Saad Tarazi ce l’ha fatta, è cittadino italiano. La vicenda personale del giovane palestinese era balzata agli onori delle cronache nel 2012. Saad arriva da Gaza ed è in Italia dal 2004, vive nel Centro Botticelli di Lissone e non riusciva ad ottenere la cittadinanza italiana che avrebbe consentito, oltre che di diventare italiano a tutti gli effetti, anche di lavorare all’estero, pagando però le tasse per lo stato italiano. Nel 2008, ha ottenuto lo status di rifugiato, e nel 2010 ha presentato domanda per ottenere la cittadinanza.
Ma perché questa venga concessa occorre conteggiare cinque anni dalla data di riconoscimento dell’asilo politico, oppure dieci anni dalla data del primo permesso di soggiorno. In pratica, anche se vive in Italia dal 2004, avendo lo status di rifugiato da soli quattro anni, non poteva avere la cittadinanza. Un cavillo burocratico che gli ha impedito di svolgere il lavoro che gli era stato offerto da un’importante azienda orafa svizzera. Saad aveva scritto alla Prefettura di Milano per rivalutare il suo caso, e anche all’ex presidente Giorgio Napolitano. Nulla. Sino a lunedì 2 febbraio.
Quando, raggiunti finalmente i termini di legge, Saad è stato ricevuto dal sindaco di Lissone, Concetta Monguzzi, che gli ha concesso la cittadinanza italiana. Voleva avere la cittadinanza italiana a tutti i costi, non chiedeva nient’altro. Un sogno che si è avverato. E che gli consentirà anche di andare a riabbracciare i suoi parenti che vivono in Australia che da anni, a causa dello status di rifugiato, non può vedere.

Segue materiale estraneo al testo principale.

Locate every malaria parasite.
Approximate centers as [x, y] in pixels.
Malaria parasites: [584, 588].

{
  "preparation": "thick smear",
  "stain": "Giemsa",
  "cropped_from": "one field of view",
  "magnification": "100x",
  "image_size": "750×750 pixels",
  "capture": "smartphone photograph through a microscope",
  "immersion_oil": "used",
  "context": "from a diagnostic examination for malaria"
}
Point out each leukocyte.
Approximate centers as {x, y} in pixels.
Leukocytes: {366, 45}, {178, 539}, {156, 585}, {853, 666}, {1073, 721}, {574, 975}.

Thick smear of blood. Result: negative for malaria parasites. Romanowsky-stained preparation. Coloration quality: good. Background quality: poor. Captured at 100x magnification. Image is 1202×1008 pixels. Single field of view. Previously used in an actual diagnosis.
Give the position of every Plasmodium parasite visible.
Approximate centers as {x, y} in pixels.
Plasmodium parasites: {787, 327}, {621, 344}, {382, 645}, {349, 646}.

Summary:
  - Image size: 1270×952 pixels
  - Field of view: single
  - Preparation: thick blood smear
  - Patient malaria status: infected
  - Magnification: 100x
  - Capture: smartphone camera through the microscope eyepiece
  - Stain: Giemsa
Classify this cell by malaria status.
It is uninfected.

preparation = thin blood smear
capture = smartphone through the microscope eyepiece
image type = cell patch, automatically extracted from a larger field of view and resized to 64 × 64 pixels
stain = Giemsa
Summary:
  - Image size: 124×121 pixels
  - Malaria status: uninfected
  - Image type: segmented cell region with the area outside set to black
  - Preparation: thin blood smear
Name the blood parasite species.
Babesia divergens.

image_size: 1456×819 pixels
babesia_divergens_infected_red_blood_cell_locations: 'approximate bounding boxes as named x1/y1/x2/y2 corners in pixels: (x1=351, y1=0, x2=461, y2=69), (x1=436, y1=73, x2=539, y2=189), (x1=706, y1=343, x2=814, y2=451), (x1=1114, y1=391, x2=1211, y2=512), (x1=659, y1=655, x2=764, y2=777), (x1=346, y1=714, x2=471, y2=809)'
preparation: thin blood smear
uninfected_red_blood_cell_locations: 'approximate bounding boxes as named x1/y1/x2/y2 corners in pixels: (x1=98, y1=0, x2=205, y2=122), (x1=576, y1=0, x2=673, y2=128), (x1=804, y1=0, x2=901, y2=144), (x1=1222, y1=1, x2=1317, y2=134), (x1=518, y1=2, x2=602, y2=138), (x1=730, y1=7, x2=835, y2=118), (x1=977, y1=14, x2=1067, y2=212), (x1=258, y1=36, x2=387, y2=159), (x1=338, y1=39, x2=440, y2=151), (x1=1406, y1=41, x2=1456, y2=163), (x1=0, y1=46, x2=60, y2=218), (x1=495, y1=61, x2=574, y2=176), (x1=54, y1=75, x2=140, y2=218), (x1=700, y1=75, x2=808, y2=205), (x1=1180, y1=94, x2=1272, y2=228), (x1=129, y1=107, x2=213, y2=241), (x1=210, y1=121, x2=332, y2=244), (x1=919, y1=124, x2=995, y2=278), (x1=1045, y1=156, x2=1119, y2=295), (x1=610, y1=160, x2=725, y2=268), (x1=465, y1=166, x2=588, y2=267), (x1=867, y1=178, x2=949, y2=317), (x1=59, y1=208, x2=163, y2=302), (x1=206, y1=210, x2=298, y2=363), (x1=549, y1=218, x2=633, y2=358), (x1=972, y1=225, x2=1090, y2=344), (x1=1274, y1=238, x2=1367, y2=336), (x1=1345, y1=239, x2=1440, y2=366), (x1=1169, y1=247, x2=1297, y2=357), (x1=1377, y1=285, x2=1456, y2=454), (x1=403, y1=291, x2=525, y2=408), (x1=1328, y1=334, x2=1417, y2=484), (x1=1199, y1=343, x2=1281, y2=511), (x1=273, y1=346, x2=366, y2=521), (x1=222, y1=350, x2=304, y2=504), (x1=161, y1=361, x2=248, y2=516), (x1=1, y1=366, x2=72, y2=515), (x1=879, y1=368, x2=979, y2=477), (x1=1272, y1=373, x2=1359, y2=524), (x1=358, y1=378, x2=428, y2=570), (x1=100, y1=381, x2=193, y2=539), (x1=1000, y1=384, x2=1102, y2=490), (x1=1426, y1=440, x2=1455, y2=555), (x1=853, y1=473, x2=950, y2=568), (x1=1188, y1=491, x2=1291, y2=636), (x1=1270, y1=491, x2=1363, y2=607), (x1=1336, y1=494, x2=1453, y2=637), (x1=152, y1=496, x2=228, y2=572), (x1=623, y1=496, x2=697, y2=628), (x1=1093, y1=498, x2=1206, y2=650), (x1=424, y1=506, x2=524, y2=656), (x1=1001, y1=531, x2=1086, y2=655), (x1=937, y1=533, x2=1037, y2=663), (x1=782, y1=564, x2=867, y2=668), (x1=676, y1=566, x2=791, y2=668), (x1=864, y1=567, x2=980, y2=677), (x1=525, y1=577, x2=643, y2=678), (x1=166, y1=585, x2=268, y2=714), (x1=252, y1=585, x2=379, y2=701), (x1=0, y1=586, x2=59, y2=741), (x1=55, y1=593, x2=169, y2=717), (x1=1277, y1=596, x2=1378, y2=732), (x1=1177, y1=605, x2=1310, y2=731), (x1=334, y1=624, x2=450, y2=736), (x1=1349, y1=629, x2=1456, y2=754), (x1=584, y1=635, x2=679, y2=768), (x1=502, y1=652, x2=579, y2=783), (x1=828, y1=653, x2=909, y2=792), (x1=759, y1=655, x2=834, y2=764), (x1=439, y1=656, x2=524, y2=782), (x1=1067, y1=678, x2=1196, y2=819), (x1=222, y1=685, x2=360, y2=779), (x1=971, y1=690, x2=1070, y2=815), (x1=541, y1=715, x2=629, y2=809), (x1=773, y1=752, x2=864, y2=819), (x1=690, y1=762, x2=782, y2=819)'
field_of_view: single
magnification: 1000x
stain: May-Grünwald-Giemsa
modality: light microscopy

E senza cittadinanza all’estero Saad non poteva lavorare.
Un grave danno per un laureato in tecniche orafe, come lui, ricercato soprattutto per incarichi fuori dall’Italia.
Qual è stato il primo pensiero una volta avuta la cittadinanza? « È stato un momento bellissimo, molto emozionante quando ho detto “giuro di essere fedele alla Repubblica e di osservare la Costituzione e le leggi dello Stato”. Non so come descrivere questo momento, il mio primo pensiero è andato alla mia famiglia e a tutte le persone che sono state vicine a me in questi anni» afferma.
E ora? «Andrò a trovare la mia famiglia in Australia, da 12 anni non vedo nessuno di loro». Lascerà l’Italia? «Per il momento resto in Italia, ho fatto la domanda di lavoro un’altra volta in Svizzera e se mi accentano vado a vivere a Como, se non accettano andrò altrove».